● **Problem**: Transcribe the passage on knee action in the golf swing below, between "The left knee at" and "the golf ball.", inclusive.

● **Document passage**:
════════════════════

For any golfer looking to improve their swing power and consistency, learning the proper way to use your knees in your swing is critical to your success on the course. Many golfers don't realize this, but your lower body (hips, legs, knees and feet) are your foundation or support to your swing. 

When you swing at up to 80+ mph, you need something stable connected to the ground to maintain balance. This would be your legs, including how your knees respond throughout our swing.

One issue high handicap and older golfers have is excessive knee movement both from a flexion (bending) and extension (straightening), as well as lateral (side-to-side) motion.

Your weight transfer in your backswing is control by your knee action. If they move around too much, you will not be turning into the inside of your right knee in the backswing, and this will cause swaying and too much lateral motion, which in golf is "wasted motion", that causes a timing issue in your swing.

In the backswing your right knee must remain flexed and stable, with NO lateral movement at all. So the thought in your backswing is to turn into your right hip, with your knee being rock solid. When you do this, you have loaded your swing fool of power, so when you start your downswing, you will be compressing your golf ball for maximum distance and accuracy.

The left knee at this point just responds to what the right one is doing. It never moves independently, which the most common fault is to kick in towards the right one prematurely, which then can promote a reverse pivot, where the entire left side caves in at the top, and you are in a poor position to come down into the golf ball.

To start your downswing, the weight transfers back to the left side, with the right knee starting to push hard towards the left, with the left knee slowly starting to straighten, to become the solid brace it needs to be at impact, when you have high swing speeds. 

As you come into impact, the right knee has kicked in more, and the left one has straightened. You are now putting more and more weight onto the left side from the weight transfer happening in the downswing. This lower body action is prevalent with all the tour players, as well as low handicap, tournament players. 

What is really important to learn from this is the the right knee in your backswing, is critical to how you both transfer your weight, and keep the club on plane. If you can keep it flexed, and stable you are on your way to solid ball striking. 

If you take anything from this article, it's that the knees in your golf swing must perform a certain way if you want to hit consistent golf shots.

════════════════════

● **Dataset section**:
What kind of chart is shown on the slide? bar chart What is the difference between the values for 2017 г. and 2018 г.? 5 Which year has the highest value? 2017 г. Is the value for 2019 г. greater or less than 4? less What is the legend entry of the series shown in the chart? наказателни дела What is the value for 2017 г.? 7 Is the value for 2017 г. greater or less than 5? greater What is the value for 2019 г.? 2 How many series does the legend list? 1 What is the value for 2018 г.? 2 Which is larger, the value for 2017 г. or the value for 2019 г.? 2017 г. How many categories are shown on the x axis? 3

════════════════════

● **Output below**:
The left knee at this point just responds to what the right one is doing. It never moves independently, which the most common fault is to kick in towards the right one prematurely, which then can promote a reverse pivot, where the entire left side caves in at the top, and you are in a poor position to come down into the golf ball.